The shells let you test for success right on the command line. This gives you a very efficient way to write quick and comprehensible shell scripts.

I'm referring to the || and && operators and in particular, the || operator. comm1 || comm2 is typically explained as "execute the command on the right if the command on the left failed." I prefer to explain it as an "either-or" construct: "execute either comm1 or comm2." While this isn't really precise, let's see what it means in context:[106]

[106]Others refer to it as a "short-circuit" operator.

cat filea fileb > filec || exit

This means "either cat the files or exit." If you can't cat the files (if cat returns an exit status of 1), you exit (Section 24.4). If you can cat the files, you don't exit. You execute the left side or the right side.
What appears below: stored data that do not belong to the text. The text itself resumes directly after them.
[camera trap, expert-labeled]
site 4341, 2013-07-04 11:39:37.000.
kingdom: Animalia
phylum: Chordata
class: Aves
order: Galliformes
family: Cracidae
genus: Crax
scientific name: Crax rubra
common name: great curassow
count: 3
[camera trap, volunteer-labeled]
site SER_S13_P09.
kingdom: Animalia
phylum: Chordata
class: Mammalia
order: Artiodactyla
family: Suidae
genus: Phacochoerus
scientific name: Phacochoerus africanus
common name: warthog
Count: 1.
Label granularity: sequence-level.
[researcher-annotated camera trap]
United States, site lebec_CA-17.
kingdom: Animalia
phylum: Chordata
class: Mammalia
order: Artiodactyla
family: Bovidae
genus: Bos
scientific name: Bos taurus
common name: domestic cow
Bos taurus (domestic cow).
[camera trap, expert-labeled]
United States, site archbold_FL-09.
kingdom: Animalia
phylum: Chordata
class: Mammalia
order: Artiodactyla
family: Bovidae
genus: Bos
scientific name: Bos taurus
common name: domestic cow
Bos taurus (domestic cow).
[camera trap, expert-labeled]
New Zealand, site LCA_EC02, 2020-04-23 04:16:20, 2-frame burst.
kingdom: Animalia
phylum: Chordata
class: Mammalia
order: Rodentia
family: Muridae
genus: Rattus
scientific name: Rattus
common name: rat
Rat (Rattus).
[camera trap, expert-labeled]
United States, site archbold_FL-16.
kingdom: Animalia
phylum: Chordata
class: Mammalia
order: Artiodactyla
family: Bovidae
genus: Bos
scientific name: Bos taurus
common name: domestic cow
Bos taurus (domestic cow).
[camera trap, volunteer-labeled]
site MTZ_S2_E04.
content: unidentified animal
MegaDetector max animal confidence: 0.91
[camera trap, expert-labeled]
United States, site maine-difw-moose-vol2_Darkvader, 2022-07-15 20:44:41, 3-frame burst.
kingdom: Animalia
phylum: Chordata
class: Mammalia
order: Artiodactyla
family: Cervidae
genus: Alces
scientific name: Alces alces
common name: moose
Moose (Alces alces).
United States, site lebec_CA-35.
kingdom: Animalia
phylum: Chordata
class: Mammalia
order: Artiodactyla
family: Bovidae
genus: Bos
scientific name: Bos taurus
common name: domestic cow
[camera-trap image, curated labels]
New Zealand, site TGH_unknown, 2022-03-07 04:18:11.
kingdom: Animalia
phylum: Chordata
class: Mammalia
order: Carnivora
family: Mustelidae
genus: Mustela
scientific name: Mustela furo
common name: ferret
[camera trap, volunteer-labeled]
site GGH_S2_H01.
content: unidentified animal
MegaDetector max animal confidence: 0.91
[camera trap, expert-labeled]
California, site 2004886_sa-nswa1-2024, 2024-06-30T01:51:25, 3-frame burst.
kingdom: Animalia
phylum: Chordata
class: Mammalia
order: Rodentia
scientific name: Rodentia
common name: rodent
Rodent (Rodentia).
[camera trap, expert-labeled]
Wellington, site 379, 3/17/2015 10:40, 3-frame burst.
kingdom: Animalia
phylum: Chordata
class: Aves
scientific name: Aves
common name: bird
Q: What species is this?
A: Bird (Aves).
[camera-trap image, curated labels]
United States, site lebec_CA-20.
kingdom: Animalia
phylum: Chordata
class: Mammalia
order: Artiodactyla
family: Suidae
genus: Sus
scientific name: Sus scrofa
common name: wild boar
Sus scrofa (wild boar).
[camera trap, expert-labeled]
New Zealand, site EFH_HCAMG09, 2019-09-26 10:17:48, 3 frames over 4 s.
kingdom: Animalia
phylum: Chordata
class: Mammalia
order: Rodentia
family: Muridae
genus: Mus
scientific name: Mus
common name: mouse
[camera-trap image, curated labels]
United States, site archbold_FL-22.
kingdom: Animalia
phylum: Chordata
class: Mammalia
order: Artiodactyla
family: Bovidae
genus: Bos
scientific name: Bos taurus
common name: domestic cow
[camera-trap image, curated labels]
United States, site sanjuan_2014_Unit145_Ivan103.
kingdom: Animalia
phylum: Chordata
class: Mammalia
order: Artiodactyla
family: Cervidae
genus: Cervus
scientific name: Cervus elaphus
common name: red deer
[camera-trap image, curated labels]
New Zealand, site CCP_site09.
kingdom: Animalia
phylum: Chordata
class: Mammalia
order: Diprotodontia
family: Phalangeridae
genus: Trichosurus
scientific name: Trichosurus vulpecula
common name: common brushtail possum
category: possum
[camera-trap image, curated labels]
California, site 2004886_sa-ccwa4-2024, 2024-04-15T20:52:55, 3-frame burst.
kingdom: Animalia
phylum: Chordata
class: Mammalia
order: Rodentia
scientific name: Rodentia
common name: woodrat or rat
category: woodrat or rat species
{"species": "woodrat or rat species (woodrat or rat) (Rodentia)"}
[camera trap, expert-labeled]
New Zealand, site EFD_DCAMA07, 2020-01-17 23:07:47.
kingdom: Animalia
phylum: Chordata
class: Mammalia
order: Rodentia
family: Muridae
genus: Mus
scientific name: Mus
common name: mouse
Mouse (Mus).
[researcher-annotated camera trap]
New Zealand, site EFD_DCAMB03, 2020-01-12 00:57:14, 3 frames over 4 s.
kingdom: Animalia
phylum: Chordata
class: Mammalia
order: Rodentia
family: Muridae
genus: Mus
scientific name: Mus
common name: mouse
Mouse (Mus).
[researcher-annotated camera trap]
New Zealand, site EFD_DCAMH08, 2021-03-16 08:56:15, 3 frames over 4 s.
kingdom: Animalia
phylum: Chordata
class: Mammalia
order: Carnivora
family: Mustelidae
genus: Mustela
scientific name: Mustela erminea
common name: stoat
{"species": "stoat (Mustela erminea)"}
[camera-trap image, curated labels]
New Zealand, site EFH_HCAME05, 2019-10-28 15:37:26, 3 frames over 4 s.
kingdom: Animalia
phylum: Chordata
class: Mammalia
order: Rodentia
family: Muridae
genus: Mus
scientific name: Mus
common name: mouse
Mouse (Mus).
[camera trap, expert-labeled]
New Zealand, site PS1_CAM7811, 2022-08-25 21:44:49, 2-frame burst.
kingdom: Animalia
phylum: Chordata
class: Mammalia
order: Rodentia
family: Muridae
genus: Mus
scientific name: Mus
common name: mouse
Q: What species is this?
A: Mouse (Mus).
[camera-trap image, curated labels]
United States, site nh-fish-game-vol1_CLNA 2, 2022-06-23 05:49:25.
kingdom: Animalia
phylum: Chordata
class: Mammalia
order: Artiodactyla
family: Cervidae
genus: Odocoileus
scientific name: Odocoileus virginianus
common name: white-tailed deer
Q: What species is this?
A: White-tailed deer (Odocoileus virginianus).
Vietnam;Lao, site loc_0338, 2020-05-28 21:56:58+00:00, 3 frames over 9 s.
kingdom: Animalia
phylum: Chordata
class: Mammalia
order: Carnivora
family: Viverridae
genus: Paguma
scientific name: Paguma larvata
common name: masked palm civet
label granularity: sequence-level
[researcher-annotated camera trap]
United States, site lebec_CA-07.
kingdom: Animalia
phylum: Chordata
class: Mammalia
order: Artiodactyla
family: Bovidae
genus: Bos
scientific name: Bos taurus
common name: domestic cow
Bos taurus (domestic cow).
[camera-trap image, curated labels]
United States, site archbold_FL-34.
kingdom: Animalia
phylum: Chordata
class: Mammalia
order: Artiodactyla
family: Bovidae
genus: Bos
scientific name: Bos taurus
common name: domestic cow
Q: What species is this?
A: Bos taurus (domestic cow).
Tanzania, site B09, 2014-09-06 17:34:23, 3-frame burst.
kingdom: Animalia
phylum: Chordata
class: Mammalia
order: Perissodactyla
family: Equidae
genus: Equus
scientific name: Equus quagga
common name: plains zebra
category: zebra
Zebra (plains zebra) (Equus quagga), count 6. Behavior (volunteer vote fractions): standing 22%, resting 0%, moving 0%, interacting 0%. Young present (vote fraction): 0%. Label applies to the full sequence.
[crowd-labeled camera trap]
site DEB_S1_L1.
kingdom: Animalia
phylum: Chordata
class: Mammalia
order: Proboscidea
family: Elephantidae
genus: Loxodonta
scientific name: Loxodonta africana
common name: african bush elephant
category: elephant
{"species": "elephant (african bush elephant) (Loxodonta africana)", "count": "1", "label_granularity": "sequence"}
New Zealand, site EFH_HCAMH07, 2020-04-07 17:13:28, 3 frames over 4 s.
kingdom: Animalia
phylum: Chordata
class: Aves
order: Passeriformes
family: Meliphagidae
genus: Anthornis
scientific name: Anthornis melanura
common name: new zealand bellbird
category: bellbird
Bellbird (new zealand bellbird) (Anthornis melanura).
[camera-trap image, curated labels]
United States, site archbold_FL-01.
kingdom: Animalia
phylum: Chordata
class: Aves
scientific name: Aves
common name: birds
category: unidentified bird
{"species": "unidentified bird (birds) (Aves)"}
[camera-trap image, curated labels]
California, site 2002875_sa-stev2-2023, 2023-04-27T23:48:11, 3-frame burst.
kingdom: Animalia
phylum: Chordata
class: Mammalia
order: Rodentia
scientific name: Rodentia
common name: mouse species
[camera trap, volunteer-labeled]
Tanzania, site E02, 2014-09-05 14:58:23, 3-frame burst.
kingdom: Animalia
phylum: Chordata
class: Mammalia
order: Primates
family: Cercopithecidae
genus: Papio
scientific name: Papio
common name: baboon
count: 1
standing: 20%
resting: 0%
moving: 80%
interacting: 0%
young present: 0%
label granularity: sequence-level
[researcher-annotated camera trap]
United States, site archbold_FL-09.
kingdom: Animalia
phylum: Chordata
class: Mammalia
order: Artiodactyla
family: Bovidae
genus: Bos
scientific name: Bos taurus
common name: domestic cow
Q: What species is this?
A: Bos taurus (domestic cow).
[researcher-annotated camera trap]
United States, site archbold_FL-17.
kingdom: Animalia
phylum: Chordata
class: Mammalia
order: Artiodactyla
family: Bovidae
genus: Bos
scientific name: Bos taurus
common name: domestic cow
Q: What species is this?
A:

I'm stretching normal terminology a bit here, but I think it's necessary to clarify the purpose of ||. By the way, we could give the poor user an error message before flaming out (which, by the way, is a way to write an "inverse if (Section 35.13)):

cat filea fileb > filec || {
   echo sorry, no dice 1>&2
   exit 1
}

Similarly, comm1 && comm2 means "execute comm1 AND comm2," or execute comm2 if comm1 succeeds. (But if you can't execute the first, don't do any.) This might be helpful if you want to print a temporary file and delete it immediately.

lpr file && rm file

If lpr fails for some reason, you want to leave the file around. Again, I want to stress how to read this: print the file and delete it. (Implicitly: if you don't print it, don't delete it.)